Perfect absorption properties of a near-infrared super-surface perfect absorber based on a multilayer subwavelength array structure

Abstract

In this paper, we design a near-infrared metasurface perfect absorber. The absorber consists of a substrate, a chromium(Cr) layer and a four-layer nanocirlce array. The chromium(Cr) layer is on the silicon dioxide(SiO₂) substrate, and the four-layer nanocircle array on the top, which is composed of silicon(Si), magnesium fluoride(MgF₂), chromium(Cr) and gallium(GaAs) nanocircles with the total thickness of 880nm. The absorption is above 0.913 in the absorption band, where the top absorption is 0.991 and the average absorption is 0.963. Due to the fully symmetric structure, the absorber is not affected by polarization.
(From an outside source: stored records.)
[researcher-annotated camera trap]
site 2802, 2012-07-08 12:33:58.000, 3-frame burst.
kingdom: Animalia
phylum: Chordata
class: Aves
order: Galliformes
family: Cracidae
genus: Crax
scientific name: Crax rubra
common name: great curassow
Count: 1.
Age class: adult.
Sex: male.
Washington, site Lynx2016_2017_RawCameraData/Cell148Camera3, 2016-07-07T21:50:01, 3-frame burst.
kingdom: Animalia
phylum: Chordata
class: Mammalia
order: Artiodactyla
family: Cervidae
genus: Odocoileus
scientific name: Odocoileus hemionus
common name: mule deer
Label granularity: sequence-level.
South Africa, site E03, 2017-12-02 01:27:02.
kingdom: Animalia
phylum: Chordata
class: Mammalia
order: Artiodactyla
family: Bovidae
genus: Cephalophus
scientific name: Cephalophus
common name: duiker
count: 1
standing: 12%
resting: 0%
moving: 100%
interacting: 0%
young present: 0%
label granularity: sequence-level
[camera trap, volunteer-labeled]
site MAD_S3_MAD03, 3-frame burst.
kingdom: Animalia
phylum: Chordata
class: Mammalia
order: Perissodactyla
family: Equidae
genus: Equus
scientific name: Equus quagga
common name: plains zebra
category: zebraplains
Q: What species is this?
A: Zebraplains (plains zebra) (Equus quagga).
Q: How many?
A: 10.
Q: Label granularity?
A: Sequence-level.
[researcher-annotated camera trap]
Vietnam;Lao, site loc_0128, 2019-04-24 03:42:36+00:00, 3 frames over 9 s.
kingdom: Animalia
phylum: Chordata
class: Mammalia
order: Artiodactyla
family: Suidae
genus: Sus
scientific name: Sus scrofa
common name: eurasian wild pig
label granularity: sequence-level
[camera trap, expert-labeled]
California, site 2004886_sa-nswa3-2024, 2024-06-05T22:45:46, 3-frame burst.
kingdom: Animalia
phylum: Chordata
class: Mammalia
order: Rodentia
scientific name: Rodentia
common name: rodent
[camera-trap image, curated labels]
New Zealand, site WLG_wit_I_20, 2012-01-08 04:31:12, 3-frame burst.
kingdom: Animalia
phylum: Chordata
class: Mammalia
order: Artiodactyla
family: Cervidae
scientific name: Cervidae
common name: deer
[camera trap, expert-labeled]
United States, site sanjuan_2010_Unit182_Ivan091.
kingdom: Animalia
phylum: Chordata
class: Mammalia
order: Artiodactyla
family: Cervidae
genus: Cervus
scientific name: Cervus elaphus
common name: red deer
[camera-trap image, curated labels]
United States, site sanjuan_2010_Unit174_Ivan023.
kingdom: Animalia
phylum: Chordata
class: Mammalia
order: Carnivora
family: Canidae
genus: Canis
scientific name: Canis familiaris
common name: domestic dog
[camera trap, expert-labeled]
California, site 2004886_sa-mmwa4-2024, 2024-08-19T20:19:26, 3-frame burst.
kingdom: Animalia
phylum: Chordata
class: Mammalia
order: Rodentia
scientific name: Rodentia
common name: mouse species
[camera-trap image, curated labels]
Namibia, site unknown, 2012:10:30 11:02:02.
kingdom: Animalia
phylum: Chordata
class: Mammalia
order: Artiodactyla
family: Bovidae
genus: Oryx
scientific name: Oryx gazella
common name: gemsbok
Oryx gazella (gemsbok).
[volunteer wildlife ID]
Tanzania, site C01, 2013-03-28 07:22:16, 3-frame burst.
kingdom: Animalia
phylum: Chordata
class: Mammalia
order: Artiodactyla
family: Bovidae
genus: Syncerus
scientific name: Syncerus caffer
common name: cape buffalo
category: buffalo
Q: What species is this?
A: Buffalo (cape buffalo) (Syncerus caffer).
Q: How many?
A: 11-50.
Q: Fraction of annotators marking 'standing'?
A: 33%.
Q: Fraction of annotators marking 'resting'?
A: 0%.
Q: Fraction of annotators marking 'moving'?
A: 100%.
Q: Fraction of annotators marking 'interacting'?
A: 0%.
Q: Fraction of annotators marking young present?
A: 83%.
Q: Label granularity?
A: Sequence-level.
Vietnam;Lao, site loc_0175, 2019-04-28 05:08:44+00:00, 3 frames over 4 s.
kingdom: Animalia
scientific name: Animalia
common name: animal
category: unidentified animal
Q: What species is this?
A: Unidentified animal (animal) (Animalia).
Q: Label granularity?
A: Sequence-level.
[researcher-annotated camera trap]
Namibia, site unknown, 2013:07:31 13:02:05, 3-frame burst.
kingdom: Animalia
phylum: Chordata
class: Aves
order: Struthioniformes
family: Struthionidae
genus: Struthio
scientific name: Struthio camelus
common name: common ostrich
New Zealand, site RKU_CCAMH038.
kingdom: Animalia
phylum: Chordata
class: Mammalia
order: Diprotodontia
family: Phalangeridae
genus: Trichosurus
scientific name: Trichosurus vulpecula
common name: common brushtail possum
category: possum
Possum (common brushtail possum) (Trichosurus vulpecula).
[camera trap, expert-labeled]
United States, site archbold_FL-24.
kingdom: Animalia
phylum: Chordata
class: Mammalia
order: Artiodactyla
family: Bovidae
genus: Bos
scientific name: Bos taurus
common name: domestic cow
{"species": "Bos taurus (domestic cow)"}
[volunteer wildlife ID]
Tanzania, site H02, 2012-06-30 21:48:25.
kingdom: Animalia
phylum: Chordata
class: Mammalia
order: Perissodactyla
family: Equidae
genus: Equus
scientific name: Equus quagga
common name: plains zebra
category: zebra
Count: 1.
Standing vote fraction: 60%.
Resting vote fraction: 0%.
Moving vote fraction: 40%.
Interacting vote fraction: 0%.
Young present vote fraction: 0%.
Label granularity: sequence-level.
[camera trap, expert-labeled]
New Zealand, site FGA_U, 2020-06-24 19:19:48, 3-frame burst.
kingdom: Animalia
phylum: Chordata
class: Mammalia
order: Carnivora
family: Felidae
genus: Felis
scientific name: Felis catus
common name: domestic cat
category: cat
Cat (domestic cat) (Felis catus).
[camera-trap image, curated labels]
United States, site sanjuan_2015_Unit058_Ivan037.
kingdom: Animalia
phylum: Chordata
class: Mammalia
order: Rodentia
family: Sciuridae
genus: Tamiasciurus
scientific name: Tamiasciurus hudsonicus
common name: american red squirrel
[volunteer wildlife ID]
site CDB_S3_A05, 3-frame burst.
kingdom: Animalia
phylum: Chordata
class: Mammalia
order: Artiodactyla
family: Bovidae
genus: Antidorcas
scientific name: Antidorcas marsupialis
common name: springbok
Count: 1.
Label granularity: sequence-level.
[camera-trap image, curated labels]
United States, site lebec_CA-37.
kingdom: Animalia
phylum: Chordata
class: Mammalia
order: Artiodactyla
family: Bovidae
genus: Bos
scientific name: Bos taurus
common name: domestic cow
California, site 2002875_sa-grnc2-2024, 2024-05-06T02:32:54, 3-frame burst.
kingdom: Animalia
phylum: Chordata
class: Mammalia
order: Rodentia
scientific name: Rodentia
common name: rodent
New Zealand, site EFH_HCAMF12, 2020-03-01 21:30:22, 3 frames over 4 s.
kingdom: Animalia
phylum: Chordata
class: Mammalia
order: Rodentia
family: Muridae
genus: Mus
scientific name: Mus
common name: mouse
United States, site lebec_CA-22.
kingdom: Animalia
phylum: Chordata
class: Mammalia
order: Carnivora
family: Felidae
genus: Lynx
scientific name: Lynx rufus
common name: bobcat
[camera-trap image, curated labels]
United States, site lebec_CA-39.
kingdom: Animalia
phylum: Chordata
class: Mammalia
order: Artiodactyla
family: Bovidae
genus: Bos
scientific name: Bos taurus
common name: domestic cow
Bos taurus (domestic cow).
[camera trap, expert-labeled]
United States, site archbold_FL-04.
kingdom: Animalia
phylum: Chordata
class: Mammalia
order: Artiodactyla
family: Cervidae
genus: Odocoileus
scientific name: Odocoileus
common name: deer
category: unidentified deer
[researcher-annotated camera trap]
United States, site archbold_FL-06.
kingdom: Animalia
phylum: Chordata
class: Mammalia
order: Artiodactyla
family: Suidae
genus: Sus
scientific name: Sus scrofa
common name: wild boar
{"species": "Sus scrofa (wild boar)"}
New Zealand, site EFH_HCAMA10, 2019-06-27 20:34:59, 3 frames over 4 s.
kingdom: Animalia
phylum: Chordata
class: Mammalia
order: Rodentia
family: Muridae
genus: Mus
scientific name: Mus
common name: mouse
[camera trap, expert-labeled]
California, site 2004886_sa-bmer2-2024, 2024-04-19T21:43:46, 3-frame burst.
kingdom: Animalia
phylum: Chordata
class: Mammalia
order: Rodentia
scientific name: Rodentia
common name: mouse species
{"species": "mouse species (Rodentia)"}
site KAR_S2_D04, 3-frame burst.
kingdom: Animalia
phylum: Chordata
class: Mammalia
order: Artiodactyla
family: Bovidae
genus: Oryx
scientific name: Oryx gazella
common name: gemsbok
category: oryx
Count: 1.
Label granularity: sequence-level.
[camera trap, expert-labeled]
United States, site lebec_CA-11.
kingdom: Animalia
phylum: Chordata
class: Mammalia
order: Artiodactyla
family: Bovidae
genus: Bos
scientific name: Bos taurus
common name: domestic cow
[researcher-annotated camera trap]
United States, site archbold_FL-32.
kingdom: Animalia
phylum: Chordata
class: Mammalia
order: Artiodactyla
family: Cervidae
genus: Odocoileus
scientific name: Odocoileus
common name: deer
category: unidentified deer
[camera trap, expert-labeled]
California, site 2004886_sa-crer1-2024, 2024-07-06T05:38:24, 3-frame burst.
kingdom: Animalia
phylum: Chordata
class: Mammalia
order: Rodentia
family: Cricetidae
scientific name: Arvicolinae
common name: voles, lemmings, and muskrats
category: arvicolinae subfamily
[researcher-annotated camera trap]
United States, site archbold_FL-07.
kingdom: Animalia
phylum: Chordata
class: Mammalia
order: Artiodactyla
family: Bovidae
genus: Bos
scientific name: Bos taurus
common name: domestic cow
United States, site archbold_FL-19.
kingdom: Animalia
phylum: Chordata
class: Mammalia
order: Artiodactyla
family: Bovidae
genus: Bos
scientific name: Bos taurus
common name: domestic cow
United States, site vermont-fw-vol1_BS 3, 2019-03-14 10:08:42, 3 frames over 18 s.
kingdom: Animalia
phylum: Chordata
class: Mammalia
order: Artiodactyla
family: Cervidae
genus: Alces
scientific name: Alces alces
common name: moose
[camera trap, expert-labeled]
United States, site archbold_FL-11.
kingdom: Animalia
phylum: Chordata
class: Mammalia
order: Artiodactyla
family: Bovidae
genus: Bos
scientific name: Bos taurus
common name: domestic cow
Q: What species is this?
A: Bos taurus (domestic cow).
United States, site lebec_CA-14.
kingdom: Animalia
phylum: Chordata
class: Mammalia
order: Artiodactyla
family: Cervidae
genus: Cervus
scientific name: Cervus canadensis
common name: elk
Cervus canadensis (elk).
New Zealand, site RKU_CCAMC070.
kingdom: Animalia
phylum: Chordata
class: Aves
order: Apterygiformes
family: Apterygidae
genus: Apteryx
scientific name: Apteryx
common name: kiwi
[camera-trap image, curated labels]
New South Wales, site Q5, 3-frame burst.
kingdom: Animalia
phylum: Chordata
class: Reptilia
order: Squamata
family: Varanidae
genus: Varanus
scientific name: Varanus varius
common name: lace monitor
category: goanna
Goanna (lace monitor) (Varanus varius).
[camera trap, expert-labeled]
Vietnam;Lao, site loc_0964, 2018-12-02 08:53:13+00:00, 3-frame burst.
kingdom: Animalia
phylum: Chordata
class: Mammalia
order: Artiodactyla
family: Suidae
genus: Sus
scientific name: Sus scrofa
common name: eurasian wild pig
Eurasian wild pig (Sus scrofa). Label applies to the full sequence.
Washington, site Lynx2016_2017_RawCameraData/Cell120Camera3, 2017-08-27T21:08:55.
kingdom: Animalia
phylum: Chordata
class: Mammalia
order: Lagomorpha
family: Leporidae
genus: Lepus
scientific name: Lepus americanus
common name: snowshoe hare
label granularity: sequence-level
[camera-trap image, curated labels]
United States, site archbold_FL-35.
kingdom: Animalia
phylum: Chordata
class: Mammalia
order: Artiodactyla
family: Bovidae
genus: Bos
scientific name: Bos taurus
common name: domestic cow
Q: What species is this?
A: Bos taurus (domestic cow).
It can be observed that as the angle of incidence varies from 0° to 60°, the average absorption rate of the absorber does not change significantly. This data indicates the structure's extreme insensitivity to the angle of incident light. Our designed near-infrared metasurface perfect absorber is of good absorption performance and great application prospect in optical communication, broadband thin-film thermal emitter, thermal photovoltaic cell and solar cell. In addition, the high absorption performance of the absorber is insensitive to the tolerance of paramaters which is one of the attraction of practical application.